IPSec Site-to-Site SPD not matching Phase2 Policies

plep

Hi,

I have a weird problem with IPSEC VPN:
pFsence version: 24.11 on Netgate 2100 MAX.
Remote device is a Mikrotik Router.

LAN Subnet = 192.168.60.0/24
OPT1 Subnet = 10.1.0.0/24
OPT4OCIPE Subnet = 192.168.189.0/24

What I try to achieve is to encrypt:
LAN Subnet (192.168.60.0/24) <-> 192.168.200.0/24
OPT1 Subnet (10.1.0.0/24) <-> 192.168.200.0/24
OPT4OCIPE Subnet (192.168.189.0/24) <-> 0.0.0.0/0

Example working Correctly:
Phase 2 Policies:

SPDs:

Example causing Issues, when I add a 3rd P2 Policy to encrypt all traffic (0.0.0.0/0) from OPT4OCIPE (192.168.189.0/24)

Phase 2 Policies:

SPDs circled in RED should not be present.
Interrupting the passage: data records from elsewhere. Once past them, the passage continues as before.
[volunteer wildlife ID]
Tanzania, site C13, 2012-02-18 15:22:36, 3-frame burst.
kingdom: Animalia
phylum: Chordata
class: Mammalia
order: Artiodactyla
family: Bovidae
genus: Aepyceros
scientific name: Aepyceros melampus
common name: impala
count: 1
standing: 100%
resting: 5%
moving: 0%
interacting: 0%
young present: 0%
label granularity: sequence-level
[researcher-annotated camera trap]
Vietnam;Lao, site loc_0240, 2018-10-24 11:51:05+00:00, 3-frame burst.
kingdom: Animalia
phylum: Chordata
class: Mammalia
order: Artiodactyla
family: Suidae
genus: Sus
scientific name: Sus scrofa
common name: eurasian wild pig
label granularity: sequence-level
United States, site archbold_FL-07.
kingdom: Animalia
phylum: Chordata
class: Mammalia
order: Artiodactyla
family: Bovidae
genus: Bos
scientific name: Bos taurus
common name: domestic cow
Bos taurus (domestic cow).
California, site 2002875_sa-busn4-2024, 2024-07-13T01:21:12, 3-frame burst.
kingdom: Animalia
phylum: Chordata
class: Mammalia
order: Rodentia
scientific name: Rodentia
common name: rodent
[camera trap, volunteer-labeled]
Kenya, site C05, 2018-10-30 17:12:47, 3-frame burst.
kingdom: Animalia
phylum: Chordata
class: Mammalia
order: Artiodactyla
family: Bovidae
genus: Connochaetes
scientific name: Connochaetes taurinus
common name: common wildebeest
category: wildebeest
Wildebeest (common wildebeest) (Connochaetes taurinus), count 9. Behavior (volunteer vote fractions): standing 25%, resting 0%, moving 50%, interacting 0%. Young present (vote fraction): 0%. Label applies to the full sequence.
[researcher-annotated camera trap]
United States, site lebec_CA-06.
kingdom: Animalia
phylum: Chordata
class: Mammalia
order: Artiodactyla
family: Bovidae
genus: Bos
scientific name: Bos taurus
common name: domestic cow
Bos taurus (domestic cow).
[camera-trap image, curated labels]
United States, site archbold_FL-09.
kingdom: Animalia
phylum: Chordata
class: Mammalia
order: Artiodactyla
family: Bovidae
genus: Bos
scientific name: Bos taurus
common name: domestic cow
It is encrypting traffic which is not supposes to be encrypted.

Let me know if any of you have idea of what I did incorectly. I can provide more info if required.

On the other side of the VPN tunnel, the Phase2 policies and SPDs are correct.

Thx.

PLP.

keyser

@plep Yeah, it can be a bit confusing. PfSense by default attempts to “combine” the subnets in P2s into one. That causes issues just like described where your other P2’s are “extended” from only the remote subnet to 0.0.0.0/0. To avoid this you need to tick the “Split Connections” box on your P1 for the tunnel then it will create several independant P2’s like the other end.